Following the uncertainty created by Brexit – not to mention the latest election – we are having lots of conversations with clients about the rising cost of doing business in the UK & Ireland.

There are a number of factors at play here and over the next few weeks we will explore some of the themes and some of the issues that are shaping the rising costs being seen by UK organisations. Our clients come from a wide range of sectors, including Manufacturing, Retail and Wholesale, Professional Services and Education as well as the charity and public sectors.

Our core principle is to return budgets to be better deployed within your organisation, rather than propping up the bank accounts of your suppliers.

We hope you enjoy reading, and we welcome the discussion that will follow about what you can do with our help to combat rising costs.

Navigating Rising Costs

The current period is a highly volatile and uncertain climate.

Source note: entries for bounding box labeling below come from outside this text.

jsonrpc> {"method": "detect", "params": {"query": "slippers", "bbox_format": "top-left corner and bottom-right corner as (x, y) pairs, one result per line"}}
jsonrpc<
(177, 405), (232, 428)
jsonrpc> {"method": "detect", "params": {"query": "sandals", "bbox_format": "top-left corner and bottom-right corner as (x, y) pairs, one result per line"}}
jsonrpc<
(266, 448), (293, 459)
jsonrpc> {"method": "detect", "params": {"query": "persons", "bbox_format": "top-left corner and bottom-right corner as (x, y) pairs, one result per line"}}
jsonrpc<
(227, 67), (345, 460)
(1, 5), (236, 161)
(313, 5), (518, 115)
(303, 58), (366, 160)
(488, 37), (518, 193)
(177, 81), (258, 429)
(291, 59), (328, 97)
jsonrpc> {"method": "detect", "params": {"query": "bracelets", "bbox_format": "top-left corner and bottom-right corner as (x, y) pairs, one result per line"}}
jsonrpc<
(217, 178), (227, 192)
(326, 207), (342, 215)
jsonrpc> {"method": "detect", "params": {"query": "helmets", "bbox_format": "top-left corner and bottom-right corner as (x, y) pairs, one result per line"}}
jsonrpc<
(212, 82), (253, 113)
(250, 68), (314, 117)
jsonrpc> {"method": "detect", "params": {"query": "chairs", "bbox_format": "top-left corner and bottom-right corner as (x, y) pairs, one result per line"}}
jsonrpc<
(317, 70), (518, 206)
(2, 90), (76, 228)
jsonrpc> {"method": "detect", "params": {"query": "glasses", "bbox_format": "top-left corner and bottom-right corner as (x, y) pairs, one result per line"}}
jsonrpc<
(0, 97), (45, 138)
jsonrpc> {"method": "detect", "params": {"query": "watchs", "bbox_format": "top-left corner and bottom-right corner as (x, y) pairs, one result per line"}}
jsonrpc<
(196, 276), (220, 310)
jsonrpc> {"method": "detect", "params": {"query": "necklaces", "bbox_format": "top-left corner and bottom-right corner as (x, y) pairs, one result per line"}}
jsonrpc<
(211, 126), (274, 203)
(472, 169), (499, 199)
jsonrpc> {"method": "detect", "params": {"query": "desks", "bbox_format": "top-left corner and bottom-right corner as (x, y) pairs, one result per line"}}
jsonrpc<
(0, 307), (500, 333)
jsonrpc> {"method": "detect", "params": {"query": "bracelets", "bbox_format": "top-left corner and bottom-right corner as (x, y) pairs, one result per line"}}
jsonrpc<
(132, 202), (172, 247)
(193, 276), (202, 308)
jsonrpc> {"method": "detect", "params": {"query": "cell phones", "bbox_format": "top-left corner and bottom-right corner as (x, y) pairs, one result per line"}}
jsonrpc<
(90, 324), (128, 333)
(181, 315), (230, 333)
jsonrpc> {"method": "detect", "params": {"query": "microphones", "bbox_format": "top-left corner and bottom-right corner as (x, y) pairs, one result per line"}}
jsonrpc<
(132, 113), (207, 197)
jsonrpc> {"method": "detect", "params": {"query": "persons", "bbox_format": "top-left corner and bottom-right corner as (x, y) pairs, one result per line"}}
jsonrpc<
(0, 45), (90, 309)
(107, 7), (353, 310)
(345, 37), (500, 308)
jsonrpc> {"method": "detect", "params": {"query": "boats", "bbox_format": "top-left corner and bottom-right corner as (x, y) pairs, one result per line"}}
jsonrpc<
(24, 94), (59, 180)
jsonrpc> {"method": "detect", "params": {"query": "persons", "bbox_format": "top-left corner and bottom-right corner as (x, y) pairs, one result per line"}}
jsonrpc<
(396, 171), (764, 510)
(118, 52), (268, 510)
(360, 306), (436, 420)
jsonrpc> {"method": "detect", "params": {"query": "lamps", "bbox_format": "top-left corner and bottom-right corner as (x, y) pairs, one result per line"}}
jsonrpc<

A combination of political, financial and security concerns, together with the ongoing disruption caused by constantly evolving technology, represent a challenging set of circumstances for organisations to navigate. Whilst many are predicting growth, the pressure on budgets and a need to react to changing circumstances in the face of an unpredictable future is bringing cost management to the forefront of many an agenda.

Following the UK’s decision to leave the EU and an election, where by common consent the winners lost and the losers won, this is truer in the UK than anywhere else. The challenges faced by the UK economy are real: since the height of November 2015, sterling has fallen by more than 16%. Whilst it rallied a little, by 2.5% between February and May according to the Bank of England, the election result caused it to fall again by 2%.

This devaluation – whilst good for UK exporters – has had a significant effect on input costs to UK businesses. The BoE predicts an increase of 6% this year and the Monetary Policy Committee further states:

“Given the nature of the recent fall in sterling, the speed of pass-through from import prices to consumer prices is likely to be faster than average.”

This confirms what we’ve been seeing in our conversations. The rising costs are impacting already.

Manufacturers and suppliers in a range of industries are already raising prices in reaction to the macroeconomic environment. Raw material price increases and erratic market conditions add risk to buying decisions. Organisations that don’t fully understand the market they are purchasing from are usually unable to achieve the best possible value or work with suppliers to drive performance, service and price.

Whilst we’ve been able to successfully challenge price increases in some areas, there are justifiable increases already in place and more on the way, in a range of cost areas. Only by focussing on dealing with these costs proactively, using specialist knowledge, will businesses successfully negotiate the testing times that lie ahead.

“The Bank of England Monetary Policy Committee forecasts both a 6% increase in input costs and the likelihood that these will be passed onto customers more quickly.